Easily the most interesting development of new homes coming on the market this autumn will be Park Development's scheme at the superbly located former Mount St Anne's convent grounds in Milltown. There will be 480 apartments and houses in all, but the first phase will be confined to apartments. The site is acknowledged as easily the best available for a large scheme in the south Dublin suburbs.
Michael Cotter's company is also due to launch another phase of three-bed semis at The Gallops in Sandyford. These were sold for £52,950 when the scheme was first launched in 1990, but with some of the original homes now making around £200,000, the next 50 semis are likely to cost in excess of that figure.
Seamus Neville's Co Wexford-based company is even slower to offer houses for sale at its massive site in Loughlinstown. Once the next phase of houses goes on the market, it seems inevitable that the three-bed semis will at least hit the £200,000 mark. The same price level will probably apply in new schemes planned for Stepaside and Ballyogan.
Lido Construction has not yet announced prices for the 52 three and four-bedroom semis and townhouses it is building in Templeogue. The same applies to the 250 houses and apartments to be launched by Jackson Properties on the former Hallmark site at Butterfield Avenue in Rathfarnham.
Location will also be a strong selling point for Sorohan, which is building 40 three and four-bedroom townhouses in Sandycove. A sell-out here is assured.
With most developers now opting for high density schemes, buyers waiting to trade up to detached homes will be hard pressed to find what they are looking for.
However, there will be a number of detached homes on the Hallmark site, as well as in Lucan, where Fitzgibbon Brothers is building 40 units.
With so much emphasis now on starter homes, other sectors of the market remain largely neglected by housebuilders. Near Clonee, Menolly Properties will shortly be advertising yet another phase of its development off the Navan Road. Over 100 three and four-bedroom semis and two-bedroom townhouses and apartments will be available from the end of September.
Closer to the city centre, Cosgrave Homes is preparing to launch an apartment scheme at South Circular Road and an infill terraced housing development at Cabra Road. In the Dublin docklands, a consortium building 189 apartments at Clarion Quay is due to pre-sell another batch of units on top of the 40 already committed. The first residents are due to move in next March.
In Drumcondra, Shannon Homes is building 100 apartments and houses on a convent site with frontage on to St Alphonsus Road. Near the Guinness Brewery, 71 one and two-bedroom apartments are due to be launched in the coming months at James's Street.
Other apartment schemes are under way in the Smithfield area, off Francis Street, and in Kilmainham, Inchicore, Drumcondra, Finglas and Clondalkin.
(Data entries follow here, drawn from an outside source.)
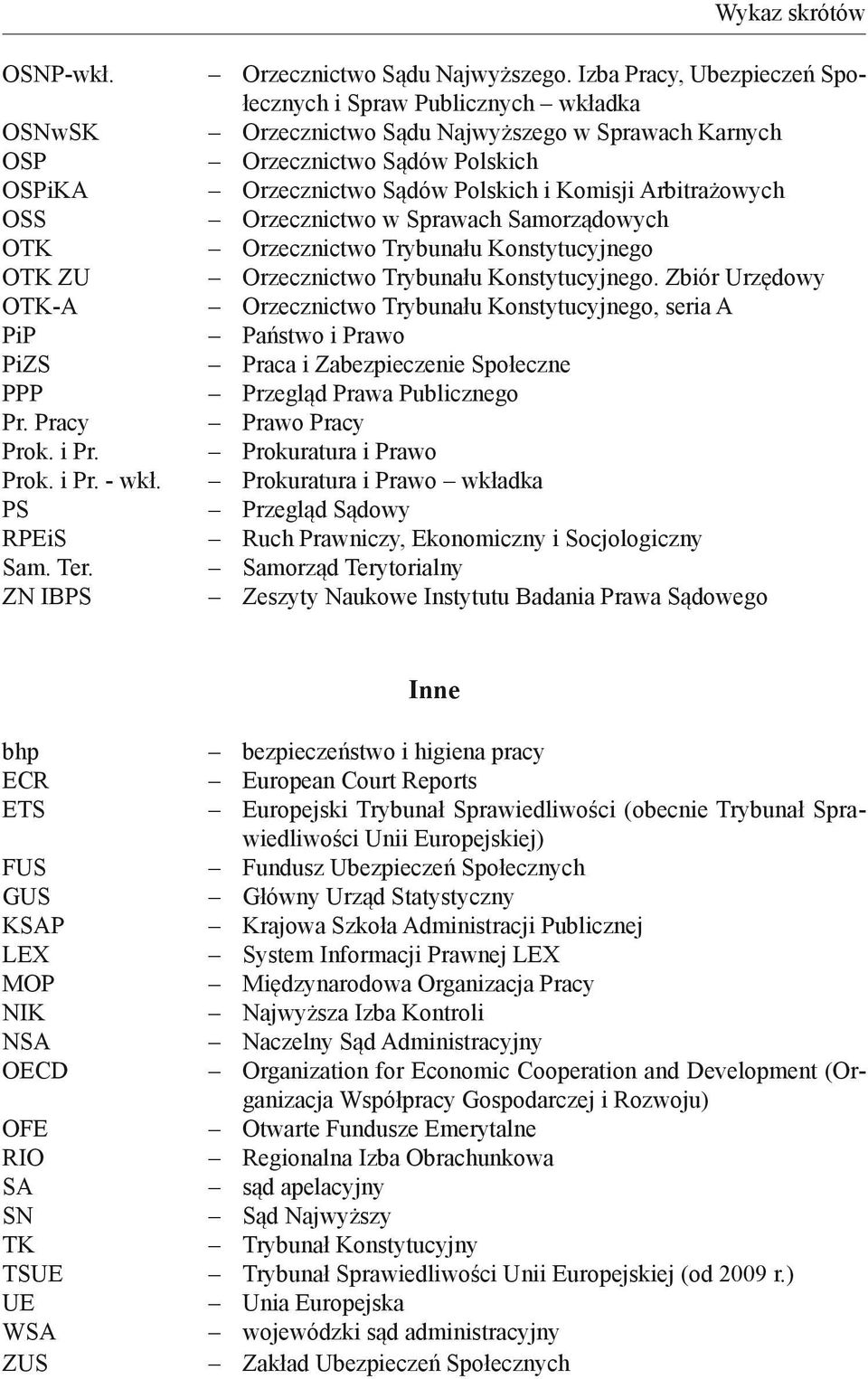 Wykaz skrótów

OSNP-wkł. – Orzecznictwo Sądu Najwyższego. Izba Pracy, Ubezpieczeń Społecznych i Spraw Publicznych – wkładka
OSNwSK – Orzecznictwo Sądu Najwyższego w Sprawach Karnych
OSP – Orzecznictwo Sądów Polskich
OSPiKA – Orzecznictwo Sądów Polskich i Komisji Arbitrażowych
OSS – Orzecznictwo w Sprawach Samorządowych
OTK – Orzecznictwo Trybunału Konstytucyjnego
OTK ZU – Orzecznictwo Trybunału Konstytucyjnego. Zbiór Urzędowy
OTK-A – Orzecznictwo Trybunału Konstytucyjnego, seria A
PiP – Państwo i Prawo
PiZS – Praca i Zabezpieczenie Społeczne
PPP – Przegląd Prawa Publicznego
Pr. Pracy – Prawo Pracy
Prok. i Pr. – Prokuratura i Prawo
Prok. i Pr. - wkł. – Prokuratura i Prawo – wkładka
PS – Przegląd Sądowy
RPEiS – Ruch Prawniczy, Ekonomiczny i Socjologiczny
Sam. Ter. – Samorząd Terytorialny
ZN IBPS – Zeszyty Naukowe Instytutu Badania Prawa Sądowego

Inne

bhp – bezpieczeństwo i higiena pracy
ECR – European Court Reports
ETS – Europejski Trybunał Sprawiedliwości (obecnie Trybunał Sprawiedliwości Unii Europejskiej)
FUS – Fundusz Ubezpieczeń Społecznych
GUS – Główny Urząd Statystyczny
KSAP – Krajowa Szkoła Administracji Publicznej
LEX – System Informacji Prawnej LEX
MOP – Międzynarodowa Organizacja Pracy
NIK – Najwyższa Izba Kontroli
NSA – Naczelny Sąd Administracyjny
OECD – Organization for Economic Cooperation and Development (Organizacja Współpracy Gospodarczej i Rozwoju)
OFE – Otwarte Fundusze Emerytalne
RIO – Regionalna Izba Obrachunkowa
SA – sąd apelacyjny
SN – Sąd Najwyższy
TK – Trybunał Konstytucyjny
TSUE – Trybunał Sprawiedliwości Unii Europejskiej (od 2009 r.)
UE – Unia Europejska
WSA – wojewódzki sąd administracyjny
ZUS – Zakład Ubezpieczeń Społecznych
In fact there are now so many apartments planned for suburban sites that some agents are warning that this sector of the market will be saturated within two years.
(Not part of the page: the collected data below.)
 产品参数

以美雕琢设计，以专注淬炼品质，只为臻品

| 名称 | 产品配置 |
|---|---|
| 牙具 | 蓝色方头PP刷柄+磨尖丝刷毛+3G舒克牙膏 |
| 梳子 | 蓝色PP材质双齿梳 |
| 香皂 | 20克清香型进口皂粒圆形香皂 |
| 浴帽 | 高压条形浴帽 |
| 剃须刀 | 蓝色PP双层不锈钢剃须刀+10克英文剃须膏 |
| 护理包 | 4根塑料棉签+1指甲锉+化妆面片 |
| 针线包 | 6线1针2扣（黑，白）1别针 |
Young couples looking for their first home will be anxious to buy this autumn because of fears that prices will continue to rise. Both Ken MacDonald and Ross McParland are forecasting that prices will rise at a more moderate rate than in the earlier part of the year. However, Ronan O'Driscoll anticipates price increases of 7 to 10 per cent between now and the end of the year in some sectors, while new homes specialist Brendan Byrne warns that prices for two and three-bedroom townhouses could "go through the roof" in the next four months because of the anticipated shortage.